Plusieurs dizaines de milliers de personnes étaient visibles dans le centre de Minsk, formant une colonne de plusieurs kilomètres de long, selon un journaliste de l’AFP. Des milliers de manifestants se sont aussi rassemblés dans d’autres villes du pays.

Dès les premiers moments du défilé, intitulé « Marche des héros » en référence aux victimes de la répression, la police a annoncé avoir procédé à l’arrestation d’« environ 250 personnes » dans Minsk pour avoir « utilisé des drapeaux et autres symboles » de l’opposition.

« Je suis venu défiler pour la liberté et je compte toujours venir défiler, tant que nous ne l’obtenons pas par des moyens pacifiques », a déclaré à l’AFP l’un des manifestants, Oleg Zimine, 60 ans.

« Nous sommes prêts à marcher jusqu’à ce que le pouvoir change, tant que nous pouvons marcher physiquement. Nous n’avons jamais manqué un dimanche », abondent deux autres participants, les frères Matveï et Zakhar Kravtchenko, âgés d’une vingtaine d’années.

Le weekend dernier, plus de 600 personnes avaient été arrêtées en marge d’un tel rassemblement à Minsk et dans d’autres villes. Plusieurs dizaines de femmes, participant à une marche féminine, ont aussi été brutalement arrêtées samedi.

« Combat pour la liberté »

Svetlana Tikhanovskaïa, candidate à la présidentielle qui revendique la victoire face à M. Loukachenko et qui est désormais exilée en Lituanie, a salué dans une vidéo « un peuple véritablement héroïque » qui continue son « combat pour la liberté ».

La semaine passée a été marquée par l’arrestation rocambolesque d’une de ses proches, Maria Kolesnikova. Elle a été enlevée par des hommes masqués au lendemain de la manifestation du 6 septembre, après quoi elle a résisté aux agents qui tentaient de l’exiler de force en Ukraine.  

Elle est désormais détenue, accusée d’« atteinte à la sécurité nationale ».

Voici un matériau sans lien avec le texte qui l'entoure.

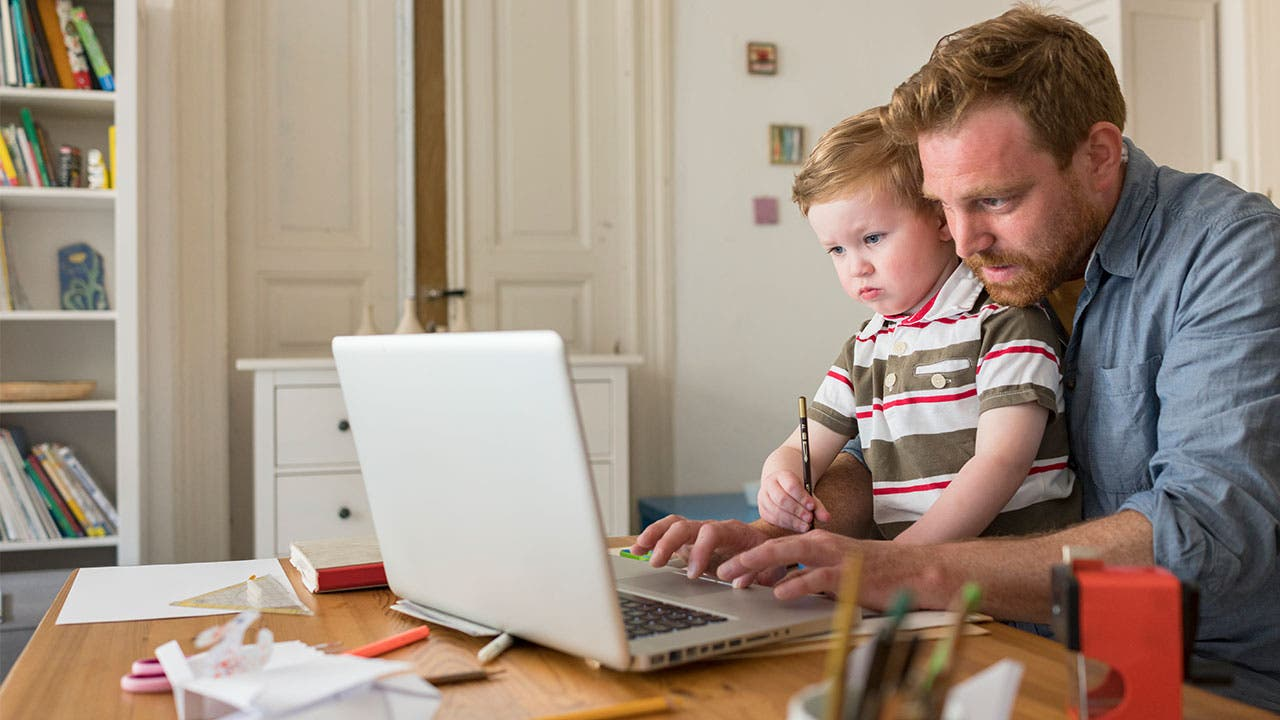 Father and son looking at laptop screen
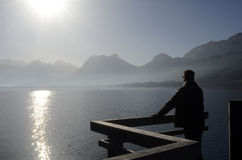 Man looking at Annecy lake and mountains Royalty Free Stock Images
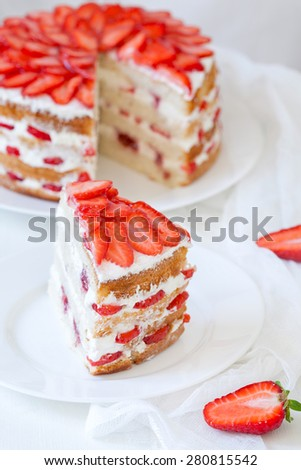 Slice of delicious traditional rustic summer strawberry cake sweet dessert food with whipped cream and red fresh strawberries on white kitchen table background. Rustic style, natural light. - stock photo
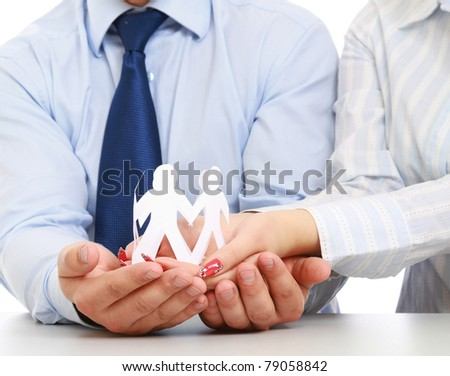 Business people's hands holding paper people, closeup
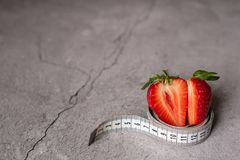 Strawberries with measure tape, healthy life concept royalty free stock images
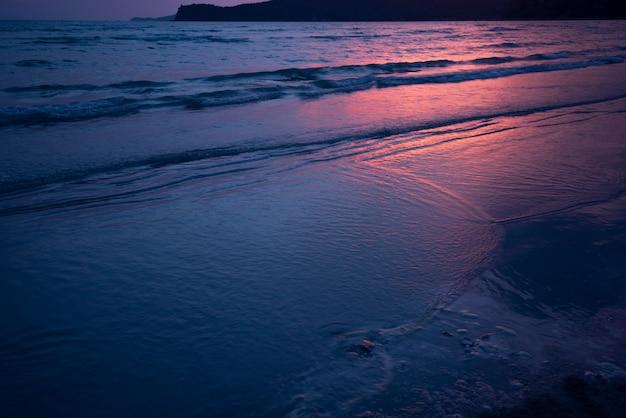 Dunkles meersandstrand und roter sonnenlichtsonnenuntergangdämmerungs-ozeanhintergrund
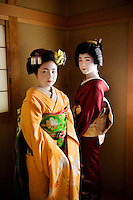 Yachiho-san, a geisha and Komomo, an apprentice maiko<br /> Kyoto, Japan, 2005. As geisha, Yachiho-san and Komomo&rsquo;s job is to entertain clients with their elegant beauty and talents. Here in their traditional giesha house or okiya, dressing for the evening is time consuming. As their kimonos can weigh up to thirty pounds and trail twenty-five feet in length the girls have a strong male dresser to help. Once becoming a geisha the maiko cuts her hair and then dons a wig instead of wearing this elaborate hairstyle with her own hair.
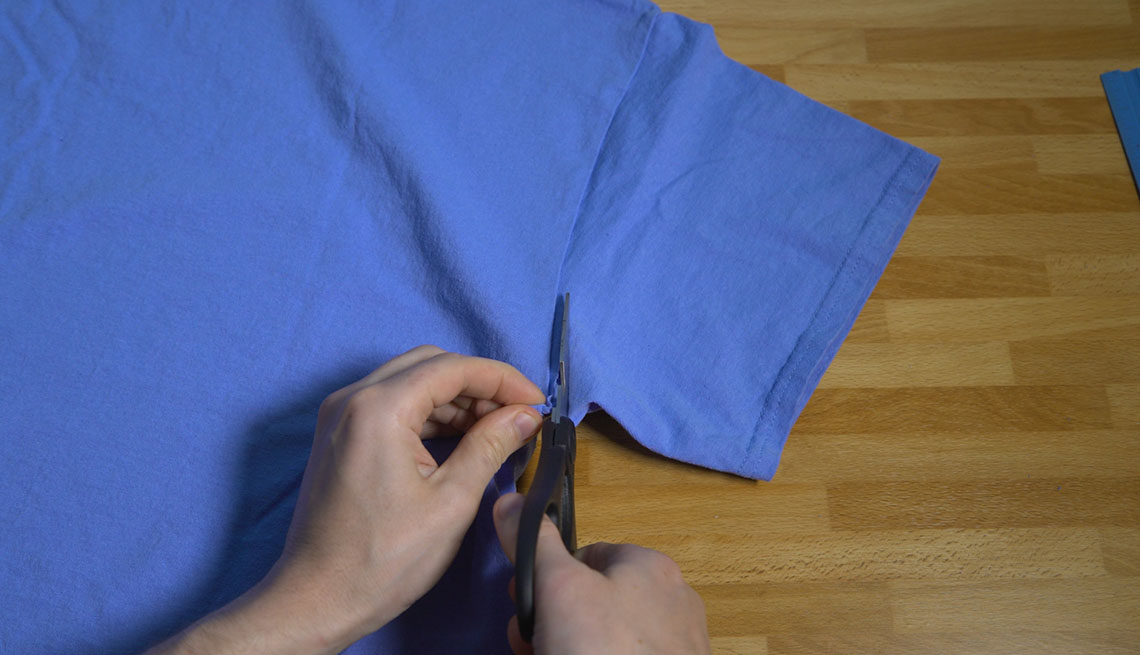 Cutting a sleeve off a cotton t-shirt with scissors.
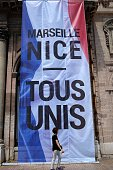 A woman walks past a giant poster which translates as 'ALL UNITED' and diplayed in tribute to the victims of the deadly Nice attack on Bastille day...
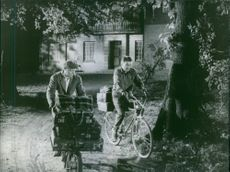 Men carrying luggage by bicycles at night.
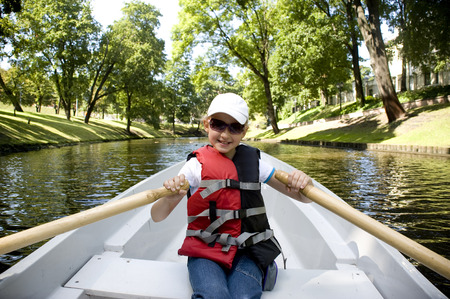 The girl in the boat on oars on the channel in Riga Stock Photo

Une seule membre de la direction du « conseil de coordination » créé par l’opposition pour négocier une transition au pouvoir est encore en Biélorussie et en liberté. Il s’agit de la prix Nobel de littérature Svetlana Alexievitch, qui a fait l’objet d’intimidations.

Malgré l’ampleur de la contestation, M. Loukachenko, au pouvoir depuis 1994, a exclu tout compromis significatif, n’évoquant qu’une vague réforme à venir de la Constitution. Il accuse les Occidentaux de soutenir la protestation, se tournant vers Moscou après des mois de tensions bilatérales, pour garder son emprise sur le Biélorussie.

Des milliers de personnes ont été arrêtées depuis le début du mouvement et les accusations de torture de prisonniers se sont multipliées.

L’Union européenne et les États-Unis ont prévu de sanctionner les cadres du régime.

Monnayer son soutien

Le secrétaire général de l’ONU, Antonio Guterres, a  appelé vendredi à « un dialogue large et inclusif » en Biélorussie, ce à quoi le président se refuse.  

La Russie a elle graduellement accru son appui à M. Loukachenko, Vladimir Poutine allant finalement jusqu’à promettre une intervention sur place si les manifestations devaient dégénérer en violences.

Lundi, les deux hommes doivent se voir en Russie, pour la première fois depuis le début de la crise, sur fond de discussions pour une intégration plus poussée entre les deux pays, déjà membre d’une union économique et d’une alliance militaire.

Selon les analystes, Moscou cherche à monnayer son soutien en obtenant des abandons de souveraineté destinés à ancrer définitivement le Biélorussie dans sa sphère d’influence et à éviter l’installation d’un gouvernement pro-occidental.

Après avoir résisté pendant des années aux pressions de Moscou, Alexandre Loukachenko, a fait un virage à 180 degrés dès le début de la contestation, se présentant comme le dernier rempart de la Russie face à une offensive occidentale.